- **What this task involves**: Continue the lecture introduction on dissenting literary culture, beginning immediately after its final sentence.

Having spent the early part of my life in London and Sussex I came to the Bath area, via a brief spell in Hampshire, forty years ago. One thing I soon noted about my new home region was the large number of nonconformist chapels and meeting houses that speckle its towns and villages. Even in the 1970s some had already been converted into private homes or secular community facilities. But the names 'Ebenezer', 'Wesleyan', 'Unitarian' and several others remain carved into the fabric of the buildings.
Many of these places of meeting and worship also display dates from the late seventeenth century to the nineteenth. Reformation, Civil War, Enlightenment and industrialisation all contributed to a ferment of thoughts, ideas and arguments about religion and belief, religious practice and the relationship of the church and the individual.
Our speaker this month is Isabel Rivers, Professor of Eighteenth-Century English Literature and Culture at Queen Mary University of London. Professor Rivers is also Director of the Dissenting Academies Project. Her research interests focus on intellectual and religious history and the history of the book from 1660 to 1830. Her current project is a book whose title will be Vanity Fair and the Celestial City and its subtitle that of this month's lecture: Dissenting, Methodist and Evangelical Literary Culture in England, 1720-1800. It will make reference to religious publishing, societies for distributing books, advice about reading, seventeenth-century nonconformist and episcopalian inheritances, Roman Catholic influences, North American connections, interpreting the Bible, practical works, lives, letters, the uses of poetry, hymn collections and magazines. Among the key personalities featured in Professor Rivers's book will be John Bunyan, Henry Scougal, Philip Doddridge, William Law, George Whitefield and John Wesley.

Collected data entries
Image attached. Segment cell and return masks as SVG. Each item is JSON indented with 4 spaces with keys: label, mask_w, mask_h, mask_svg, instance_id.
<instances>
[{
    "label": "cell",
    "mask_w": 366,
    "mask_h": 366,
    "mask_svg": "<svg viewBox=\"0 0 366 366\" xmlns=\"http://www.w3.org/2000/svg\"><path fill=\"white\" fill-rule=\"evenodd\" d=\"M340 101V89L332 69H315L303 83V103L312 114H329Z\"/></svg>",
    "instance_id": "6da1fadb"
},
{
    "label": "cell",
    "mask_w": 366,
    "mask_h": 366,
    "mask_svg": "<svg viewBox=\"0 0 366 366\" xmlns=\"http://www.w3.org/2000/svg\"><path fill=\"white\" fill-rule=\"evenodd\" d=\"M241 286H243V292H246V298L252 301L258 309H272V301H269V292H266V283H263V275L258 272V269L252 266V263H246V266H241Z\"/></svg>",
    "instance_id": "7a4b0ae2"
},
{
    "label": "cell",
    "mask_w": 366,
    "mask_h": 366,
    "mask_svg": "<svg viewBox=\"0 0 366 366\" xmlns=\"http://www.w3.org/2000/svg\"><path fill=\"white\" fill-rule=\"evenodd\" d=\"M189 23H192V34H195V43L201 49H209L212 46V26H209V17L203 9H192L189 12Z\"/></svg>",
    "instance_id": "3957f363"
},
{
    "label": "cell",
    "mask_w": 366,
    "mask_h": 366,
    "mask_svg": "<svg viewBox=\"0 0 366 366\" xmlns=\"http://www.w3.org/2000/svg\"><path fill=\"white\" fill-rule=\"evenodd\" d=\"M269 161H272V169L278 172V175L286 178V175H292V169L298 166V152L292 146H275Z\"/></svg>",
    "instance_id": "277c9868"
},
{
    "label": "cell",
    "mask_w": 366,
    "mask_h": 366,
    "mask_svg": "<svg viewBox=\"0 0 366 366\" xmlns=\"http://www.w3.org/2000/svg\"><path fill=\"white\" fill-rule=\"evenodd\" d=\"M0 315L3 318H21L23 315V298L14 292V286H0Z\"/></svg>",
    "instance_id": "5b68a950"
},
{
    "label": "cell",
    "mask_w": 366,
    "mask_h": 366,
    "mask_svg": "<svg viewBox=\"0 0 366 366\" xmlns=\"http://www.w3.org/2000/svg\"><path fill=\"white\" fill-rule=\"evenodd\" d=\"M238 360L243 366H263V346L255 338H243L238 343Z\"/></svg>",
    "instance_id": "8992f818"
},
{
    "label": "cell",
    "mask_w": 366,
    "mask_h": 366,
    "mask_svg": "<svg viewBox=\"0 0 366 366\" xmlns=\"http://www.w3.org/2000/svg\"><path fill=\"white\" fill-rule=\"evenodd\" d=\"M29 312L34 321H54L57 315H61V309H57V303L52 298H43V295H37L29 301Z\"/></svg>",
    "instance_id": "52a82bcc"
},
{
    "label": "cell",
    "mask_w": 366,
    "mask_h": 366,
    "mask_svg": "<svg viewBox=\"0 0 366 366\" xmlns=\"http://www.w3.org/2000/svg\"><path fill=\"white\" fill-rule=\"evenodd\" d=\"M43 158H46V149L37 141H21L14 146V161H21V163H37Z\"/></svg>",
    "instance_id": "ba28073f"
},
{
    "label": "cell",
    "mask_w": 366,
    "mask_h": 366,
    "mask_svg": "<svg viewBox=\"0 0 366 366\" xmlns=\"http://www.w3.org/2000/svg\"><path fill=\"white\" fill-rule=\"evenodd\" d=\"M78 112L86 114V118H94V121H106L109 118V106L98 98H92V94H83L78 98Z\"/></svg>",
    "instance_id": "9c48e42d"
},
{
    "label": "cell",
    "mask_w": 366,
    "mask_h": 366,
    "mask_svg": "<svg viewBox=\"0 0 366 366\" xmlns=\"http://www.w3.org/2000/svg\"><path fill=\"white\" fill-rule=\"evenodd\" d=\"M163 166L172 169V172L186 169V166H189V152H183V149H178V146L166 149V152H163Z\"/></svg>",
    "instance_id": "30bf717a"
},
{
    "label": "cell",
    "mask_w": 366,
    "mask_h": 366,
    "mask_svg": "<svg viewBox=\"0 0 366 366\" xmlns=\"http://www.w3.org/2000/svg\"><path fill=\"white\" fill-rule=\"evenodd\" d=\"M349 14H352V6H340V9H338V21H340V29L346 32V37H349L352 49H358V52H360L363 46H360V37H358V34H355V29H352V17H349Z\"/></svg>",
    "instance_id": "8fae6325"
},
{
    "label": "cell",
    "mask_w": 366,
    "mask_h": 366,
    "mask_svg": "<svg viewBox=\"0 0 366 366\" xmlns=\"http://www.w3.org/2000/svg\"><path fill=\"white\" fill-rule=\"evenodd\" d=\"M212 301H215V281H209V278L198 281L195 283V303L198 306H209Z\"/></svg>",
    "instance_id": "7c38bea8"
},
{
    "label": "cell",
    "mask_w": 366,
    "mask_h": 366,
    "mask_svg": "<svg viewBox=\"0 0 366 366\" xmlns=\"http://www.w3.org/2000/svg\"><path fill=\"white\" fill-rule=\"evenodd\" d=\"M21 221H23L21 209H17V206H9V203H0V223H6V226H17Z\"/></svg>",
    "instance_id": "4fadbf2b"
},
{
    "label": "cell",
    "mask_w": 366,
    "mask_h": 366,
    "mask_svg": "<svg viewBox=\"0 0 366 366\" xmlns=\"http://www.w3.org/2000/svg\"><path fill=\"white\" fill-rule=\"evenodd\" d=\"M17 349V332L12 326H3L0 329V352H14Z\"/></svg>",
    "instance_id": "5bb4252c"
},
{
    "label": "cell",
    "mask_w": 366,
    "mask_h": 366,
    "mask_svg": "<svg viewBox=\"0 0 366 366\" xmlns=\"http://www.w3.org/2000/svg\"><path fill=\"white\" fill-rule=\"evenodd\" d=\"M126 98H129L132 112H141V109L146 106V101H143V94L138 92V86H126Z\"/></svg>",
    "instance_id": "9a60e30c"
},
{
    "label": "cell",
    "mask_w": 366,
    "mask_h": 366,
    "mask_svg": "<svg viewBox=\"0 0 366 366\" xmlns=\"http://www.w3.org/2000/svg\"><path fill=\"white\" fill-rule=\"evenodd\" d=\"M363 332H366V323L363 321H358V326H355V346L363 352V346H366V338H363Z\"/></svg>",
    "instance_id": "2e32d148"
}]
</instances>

- **Your response**:
Isabel Rivers's most substantial publication to date has been Reason, Grace and Sentiment: A Study of the Language of Religion and Ethics in England, 1660-1780, published in two volumes in 1991 and 2000. More recently she has published Joseph Priestley, Scientist, Philosopher, and Theologian (2008) and Dissenting Praise: Religious Dissent and the Hymn in England and Wales (2011).
Another date for your diary
My diary entry for 27 January (below) referred to HA Bath Branch members' visits in May and June and our Christmas event. I now have another date that you may want to note: the afternoon of Thursday 12 October, when a party of members will be able to visit St John's Hospital, founded in Bath by Bishop Reginald Fitzjocelyn in 1174 beside the hot springs of the Cross Bath to provide healing and shelter for the poor infirm. Rebuilt in the eighteenth century by a young John Wood the Elder, St John's has continued to provide for the poor of Bath for more than 800 years. More information and booking forms will be issued in the coming weeks.